Doug Bosco, a co-owner of Northwestern Pacific, is an investor in Sonoma Media Investments, which owns The Press Democrat.

NCRA has argued it completed an environmental impact report for the 142-mile American Canyon to Willits segment without it being necessary to do so, saying it was the result of bad advice from a consultant. The rail agency later sought to undo key portions of the 2011 resolution that finalized preparation of the document, in part to thwart lawsuits.

The agency was sued anyway. The two environmental groups involved in the Eel River case argue that the environmental report not only should have covered the entire rail line, but that the initial document failed to examine a number of important issues, including toxic substances such as lead, dioxin and creosote that might be released by the extensive repair work on the century-old tracks.

NCRA argues that hauling freight by rail is more environmentally friendly than by trucking it on roads. Northwestern Pacific mainly ships feed grains and building supplies to customers along the Highway 101 corridor.

A Marin County Superior Court judge and the 1st District appellate court sided with the rail agency, ruling that federal law regulating interstate railroads supersedes state law.

But the 3rd District appellate court ruled that the state agency building the bullet train from San Francisco to Los Angeles must comply with CEQA because it is financed by voter-approved bonds. The conflicting opinion paved the way for the Supreme Court review.

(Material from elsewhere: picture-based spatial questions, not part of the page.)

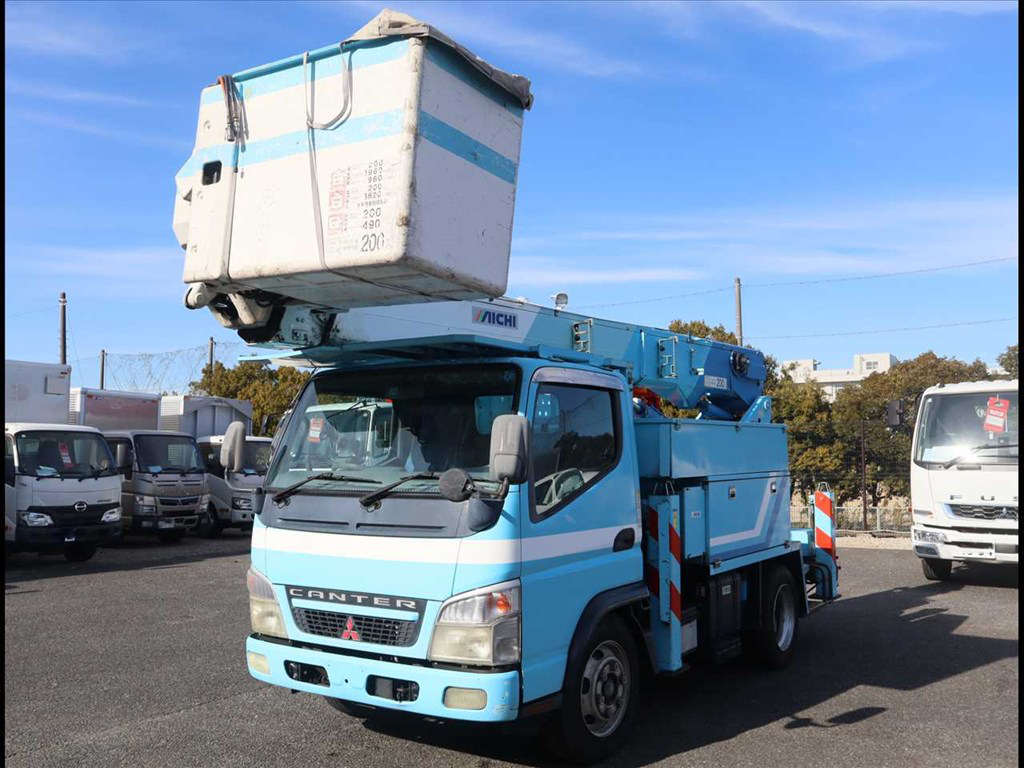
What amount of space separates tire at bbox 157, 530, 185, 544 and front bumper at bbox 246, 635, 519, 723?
538 inches

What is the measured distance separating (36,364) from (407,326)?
1194 centimetres

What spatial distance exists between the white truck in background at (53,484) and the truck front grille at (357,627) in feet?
33.6

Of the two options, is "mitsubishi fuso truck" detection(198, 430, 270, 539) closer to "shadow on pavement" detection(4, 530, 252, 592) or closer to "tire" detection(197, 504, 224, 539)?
"tire" detection(197, 504, 224, 539)

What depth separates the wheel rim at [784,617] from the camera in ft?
24.8

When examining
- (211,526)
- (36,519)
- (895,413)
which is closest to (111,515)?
(36,519)

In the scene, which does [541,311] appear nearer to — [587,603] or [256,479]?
[587,603]

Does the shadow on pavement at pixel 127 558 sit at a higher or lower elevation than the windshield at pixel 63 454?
lower

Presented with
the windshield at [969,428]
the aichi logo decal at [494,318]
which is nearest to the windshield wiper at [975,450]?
the windshield at [969,428]

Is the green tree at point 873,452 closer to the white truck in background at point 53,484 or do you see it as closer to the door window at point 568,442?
the door window at point 568,442

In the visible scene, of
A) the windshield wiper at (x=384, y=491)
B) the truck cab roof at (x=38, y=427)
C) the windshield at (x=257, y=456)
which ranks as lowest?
the windshield at (x=257, y=456)

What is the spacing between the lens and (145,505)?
17.3 m

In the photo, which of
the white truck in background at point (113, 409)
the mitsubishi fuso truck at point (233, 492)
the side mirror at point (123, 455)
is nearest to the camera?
the side mirror at point (123, 455)

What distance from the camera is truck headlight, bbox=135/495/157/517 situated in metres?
17.3

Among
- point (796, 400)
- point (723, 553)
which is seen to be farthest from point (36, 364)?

An unfavorable ruling for the rail agency could represent a major obstacle for any future expansion plans. The environmental groups behind the lawsuit, meanwhile, see the future of the sensitive Eel River watershed at stake.

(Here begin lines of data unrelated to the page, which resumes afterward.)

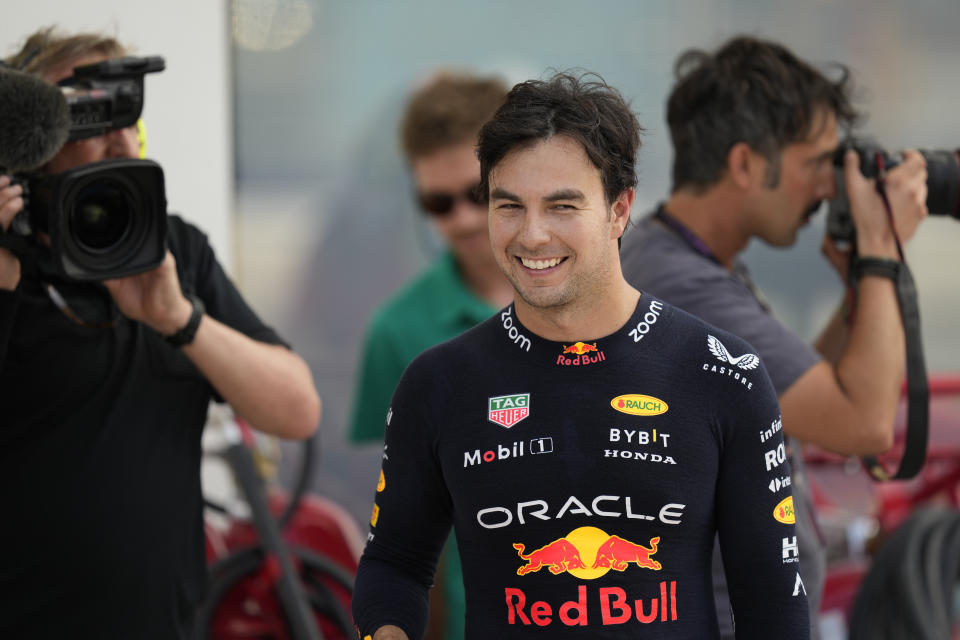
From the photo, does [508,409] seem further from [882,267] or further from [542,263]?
[882,267]

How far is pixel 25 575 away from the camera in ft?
5.51

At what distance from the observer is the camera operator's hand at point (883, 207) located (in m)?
1.95

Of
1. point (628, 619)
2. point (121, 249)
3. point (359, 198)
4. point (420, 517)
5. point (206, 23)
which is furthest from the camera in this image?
point (359, 198)

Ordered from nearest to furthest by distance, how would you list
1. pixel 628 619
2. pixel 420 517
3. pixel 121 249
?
pixel 628 619 < pixel 420 517 < pixel 121 249

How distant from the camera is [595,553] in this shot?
1.32 metres

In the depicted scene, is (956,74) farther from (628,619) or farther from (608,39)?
(628,619)

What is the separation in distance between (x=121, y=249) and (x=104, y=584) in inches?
20.3

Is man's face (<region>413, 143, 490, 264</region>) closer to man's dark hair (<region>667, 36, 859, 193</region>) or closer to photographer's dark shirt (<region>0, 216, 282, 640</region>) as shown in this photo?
man's dark hair (<region>667, 36, 859, 193</region>)

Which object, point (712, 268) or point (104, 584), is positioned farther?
point (712, 268)

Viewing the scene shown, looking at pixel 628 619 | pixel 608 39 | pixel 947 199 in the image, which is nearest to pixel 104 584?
pixel 628 619

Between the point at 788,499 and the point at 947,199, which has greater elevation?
the point at 947,199

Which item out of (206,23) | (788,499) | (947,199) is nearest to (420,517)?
(788,499)

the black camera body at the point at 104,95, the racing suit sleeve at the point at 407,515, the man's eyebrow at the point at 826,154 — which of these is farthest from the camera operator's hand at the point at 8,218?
the man's eyebrow at the point at 826,154

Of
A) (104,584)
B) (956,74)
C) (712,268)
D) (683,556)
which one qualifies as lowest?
(104,584)
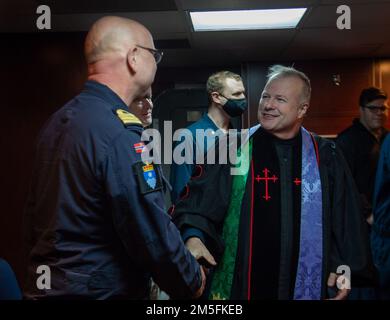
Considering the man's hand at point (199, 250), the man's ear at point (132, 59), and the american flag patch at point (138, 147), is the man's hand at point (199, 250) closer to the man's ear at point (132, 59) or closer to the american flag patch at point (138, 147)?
the american flag patch at point (138, 147)

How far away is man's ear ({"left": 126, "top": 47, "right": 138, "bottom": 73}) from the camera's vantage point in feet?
3.88

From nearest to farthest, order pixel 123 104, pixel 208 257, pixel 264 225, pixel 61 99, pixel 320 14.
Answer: pixel 123 104
pixel 208 257
pixel 264 225
pixel 320 14
pixel 61 99

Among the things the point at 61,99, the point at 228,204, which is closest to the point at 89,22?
the point at 61,99

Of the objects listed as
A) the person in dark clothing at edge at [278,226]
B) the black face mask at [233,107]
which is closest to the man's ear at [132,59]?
Answer: the person in dark clothing at edge at [278,226]

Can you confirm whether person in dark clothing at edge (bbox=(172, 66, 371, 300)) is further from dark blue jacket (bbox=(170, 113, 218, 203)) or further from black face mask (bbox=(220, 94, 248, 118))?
black face mask (bbox=(220, 94, 248, 118))

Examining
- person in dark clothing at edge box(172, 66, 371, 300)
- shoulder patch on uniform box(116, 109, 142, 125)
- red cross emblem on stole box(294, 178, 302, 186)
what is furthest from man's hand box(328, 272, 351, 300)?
shoulder patch on uniform box(116, 109, 142, 125)

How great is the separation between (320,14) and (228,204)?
6.49 feet

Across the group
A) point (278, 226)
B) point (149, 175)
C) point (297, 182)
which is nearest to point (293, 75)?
point (297, 182)

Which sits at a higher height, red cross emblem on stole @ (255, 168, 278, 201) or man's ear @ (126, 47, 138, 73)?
man's ear @ (126, 47, 138, 73)

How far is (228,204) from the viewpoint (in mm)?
1477

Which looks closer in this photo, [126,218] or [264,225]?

Elkind, the Berkeley professor, said depending on the outcome, the rail agency might be required to do more cleanup of the railway and operate “in a more stringent way, environmentally-speaking.”

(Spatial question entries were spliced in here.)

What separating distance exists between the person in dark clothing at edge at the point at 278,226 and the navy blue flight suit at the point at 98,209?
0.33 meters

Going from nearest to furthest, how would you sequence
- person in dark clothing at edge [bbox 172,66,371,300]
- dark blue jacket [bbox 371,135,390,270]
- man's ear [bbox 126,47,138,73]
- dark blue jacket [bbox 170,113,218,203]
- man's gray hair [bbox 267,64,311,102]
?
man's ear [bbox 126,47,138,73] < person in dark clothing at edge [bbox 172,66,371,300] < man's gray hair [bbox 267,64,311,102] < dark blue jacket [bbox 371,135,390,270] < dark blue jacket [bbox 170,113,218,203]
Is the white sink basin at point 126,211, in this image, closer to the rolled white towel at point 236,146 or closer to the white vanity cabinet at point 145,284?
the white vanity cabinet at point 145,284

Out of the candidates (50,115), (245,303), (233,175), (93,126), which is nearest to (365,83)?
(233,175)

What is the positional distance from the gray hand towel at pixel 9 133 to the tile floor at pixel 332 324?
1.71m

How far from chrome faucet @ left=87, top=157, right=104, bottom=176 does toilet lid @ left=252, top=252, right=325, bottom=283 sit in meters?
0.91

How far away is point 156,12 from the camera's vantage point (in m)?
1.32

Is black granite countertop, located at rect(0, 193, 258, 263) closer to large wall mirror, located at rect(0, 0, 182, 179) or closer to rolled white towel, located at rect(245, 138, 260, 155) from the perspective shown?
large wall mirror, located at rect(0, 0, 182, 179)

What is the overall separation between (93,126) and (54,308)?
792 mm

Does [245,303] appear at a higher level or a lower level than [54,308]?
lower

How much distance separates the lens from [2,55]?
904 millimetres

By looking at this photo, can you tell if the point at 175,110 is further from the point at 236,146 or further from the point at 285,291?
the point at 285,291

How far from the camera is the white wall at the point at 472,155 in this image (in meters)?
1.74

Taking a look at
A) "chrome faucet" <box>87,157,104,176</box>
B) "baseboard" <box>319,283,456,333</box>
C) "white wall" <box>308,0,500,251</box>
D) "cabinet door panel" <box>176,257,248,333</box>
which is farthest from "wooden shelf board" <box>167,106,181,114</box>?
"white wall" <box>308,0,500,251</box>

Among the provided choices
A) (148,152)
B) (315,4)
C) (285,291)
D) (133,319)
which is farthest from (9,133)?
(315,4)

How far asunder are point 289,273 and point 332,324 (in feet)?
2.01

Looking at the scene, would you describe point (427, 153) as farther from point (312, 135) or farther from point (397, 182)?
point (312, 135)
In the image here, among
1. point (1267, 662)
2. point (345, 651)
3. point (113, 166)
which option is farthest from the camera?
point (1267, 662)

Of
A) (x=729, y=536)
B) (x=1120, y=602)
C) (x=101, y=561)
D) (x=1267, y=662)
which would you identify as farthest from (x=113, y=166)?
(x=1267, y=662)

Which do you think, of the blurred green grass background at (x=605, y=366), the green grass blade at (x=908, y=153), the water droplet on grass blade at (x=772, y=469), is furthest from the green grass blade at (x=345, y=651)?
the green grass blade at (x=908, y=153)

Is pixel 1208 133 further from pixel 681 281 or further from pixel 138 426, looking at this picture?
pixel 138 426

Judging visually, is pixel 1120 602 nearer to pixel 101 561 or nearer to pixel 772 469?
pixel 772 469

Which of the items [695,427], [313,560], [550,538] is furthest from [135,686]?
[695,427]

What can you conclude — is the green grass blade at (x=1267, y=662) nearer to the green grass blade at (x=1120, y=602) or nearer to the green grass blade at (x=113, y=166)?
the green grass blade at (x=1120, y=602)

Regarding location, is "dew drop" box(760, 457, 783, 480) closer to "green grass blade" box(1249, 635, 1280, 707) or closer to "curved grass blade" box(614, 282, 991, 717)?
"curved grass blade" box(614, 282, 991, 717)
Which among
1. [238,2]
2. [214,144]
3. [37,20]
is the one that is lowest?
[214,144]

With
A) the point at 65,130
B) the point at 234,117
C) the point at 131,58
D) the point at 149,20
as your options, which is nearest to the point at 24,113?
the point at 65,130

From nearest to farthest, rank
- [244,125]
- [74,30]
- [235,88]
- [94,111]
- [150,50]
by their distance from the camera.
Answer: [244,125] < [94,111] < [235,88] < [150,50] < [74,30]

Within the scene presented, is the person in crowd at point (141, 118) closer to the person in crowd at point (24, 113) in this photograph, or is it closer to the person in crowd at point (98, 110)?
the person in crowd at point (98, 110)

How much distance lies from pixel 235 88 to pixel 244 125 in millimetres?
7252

Farm Bureau groups in two Central Valley communities filed a “friends of the court” brief in support of the environmental groups, seeking to hold the California High-Speed Rail Authority accountable for construction and operation of the service. More than 119 miles of the system from Silicon Valley to the Central Valley has been under construction, with expected passenger service in 2025.

A spokeswoman for the state rail authority said the agency complied with CEQA and a related federal law known as the National Environmental Policy Act for the sections under construction, and that the agency is in the process of “environmentally clearing” the entire first phase route for high-speed rail from San Francisco to Los Angeles.

But Stuart Flashman, an Oakland attorney who is representing Kings County and several other plaintiffs in a related federal case currently before the 9th Circuit Court of Appeals, said the rail authority follows CEQA “as long as it’s convenient for us or until we get sued.”

Flashman raised the prospect that the federal and state courts could reach opposite conclusions on the main legal issues, leaving a question for the U.S. Supreme Court to settle and further delaying resolution of the dispute.

“You could end up with two contradictory rulings from two separate courts, and that’s exactly when the U.S. Supreme Court steps in and says we’re going to resolve this,” Flashman said.